Fix some typos in PrisKV blog post (#29)

Jeffwan · web-flow · commit 61cb68362016 · 2025-11-26T15:35:32.000-08:00
diff --git a/content/posts/2025-11-26-priskv-intro.md b/content/posts/2025-11-26-priskv-intro.md
@@ -1,7 +1,7 @@
 ---
 date: '2025-11-26T12:00:00-00:00'
 draft: false
-title: 'PrisKV: An Colocated Tiered KVCache Store for LLM Serving'
+title: 'PrisKV: A Colocated Tiered KVCache Store for LLM Serving'
 author: ["Xu Wang", "Jinlong Xuan", "Yi Wang", "Haiyang Shi", "Bo Liu", "Jiaxin Shan"]
 
 disableShare: true
@@ -117,7 +117,7 @@ To address this, AIBrix provides a production-grade **[KVCache Offloading Framew
 
 ### PrisKV clusters: from individual nodes to a shared memory pool
 
-In the above examples, PrisKV is deployed as a single node. On a larger scale, you can make it as **cluster-level shared KV memory pool**.AIBrix's orchestration layer takes care of turning multiple PrisKV servers into a coherent cluster:
+In the above examples, PrisKV is deployed as a single node.

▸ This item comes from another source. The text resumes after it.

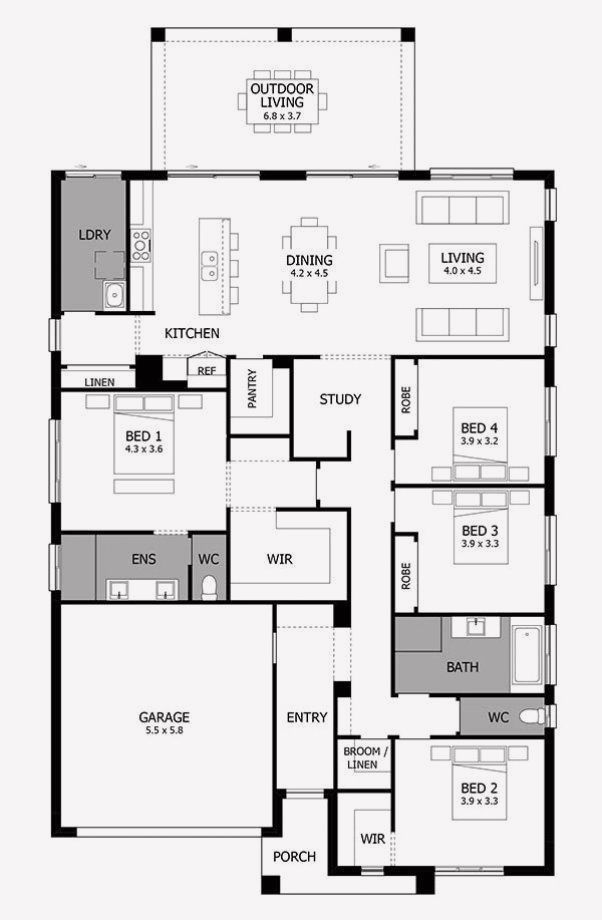 16 House Floor Plan Design Software Free Single Storey House Plans House Floor Plans Four Bedroom House Plans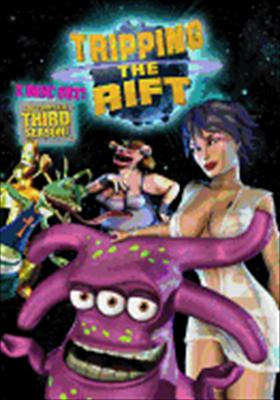 Tripping the Rift: The Complete Third Season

On a larger scale, you can make it as a **cluster-level shared KV memory pool**. AIBrix's orchestration layer takes care of turning multiple PrisKV servers into a coherent cluster:
 
 * Cluster specs (capacity, number of nodes, tiers) are described declaratively via CRDs.  
 * PrisKV servers are sharded using a consistent-hash–style scheme, and membership/routing metadata is kept in a small control component.  
@@ -257,7 +257,7 @@ curl localhost:18000/v1/chat/completions \
 
 For cluster setup, feel free to refer to [documentation](https://github.com/aibrix/PrisKV/tree/main/samples/cluster) for more references.
 
-## How PrisKV performs?
+## PrisKV Performance
 
 Before diving into end-to-end engine benchmarks, we micro-benchmark PrisKV with **value sizes 512KB, 1MB, 2MB, 4MB, and 8MB** on H20 with 400Gbps RDMA Network, which roughly match the KV footprint of 16-64 tokens for 8B/30B/70B-class models (such as Llama-8B, Qwen-32B, and Llama-70B). Under this setting, a single PrisKV node sustains **tens of thousands of QPS with sub-millisecond average latency** over RDMA, indicating that the KV store itself has ample headroom and is unlikely to be the bottleneck for the L2 KVCache path.  
 
@@ -267,7 +267,7 @@ Before diving into end-to-end engine benchmarks, we micro-benchmark PrisKV with
 
 ### End-to-End Benchmarking
 
-Across end-to-end vLLM benchmarking on Nvidia H20 GPUs with Qwen3-32B (TP=4) on 8k-token prompts and 200-token outputs at 16 and 32 concurrent requests, PrisKV-powered KVCache offloading consistently delivers substantial throughput and latency improvements over the baseline: at 16 concurrency, request and token throughputs increase by about 4.8x while mean TTFT drops by \~90%; TPOT also falls by \~75%. At 32 concurrency, gains are even larger: throughput improves by roughly 6.35x mean TTFT decreases by \~90.7% (4842ms→450ms)with TPOT reductions of 83–84%, as shown in following figures.  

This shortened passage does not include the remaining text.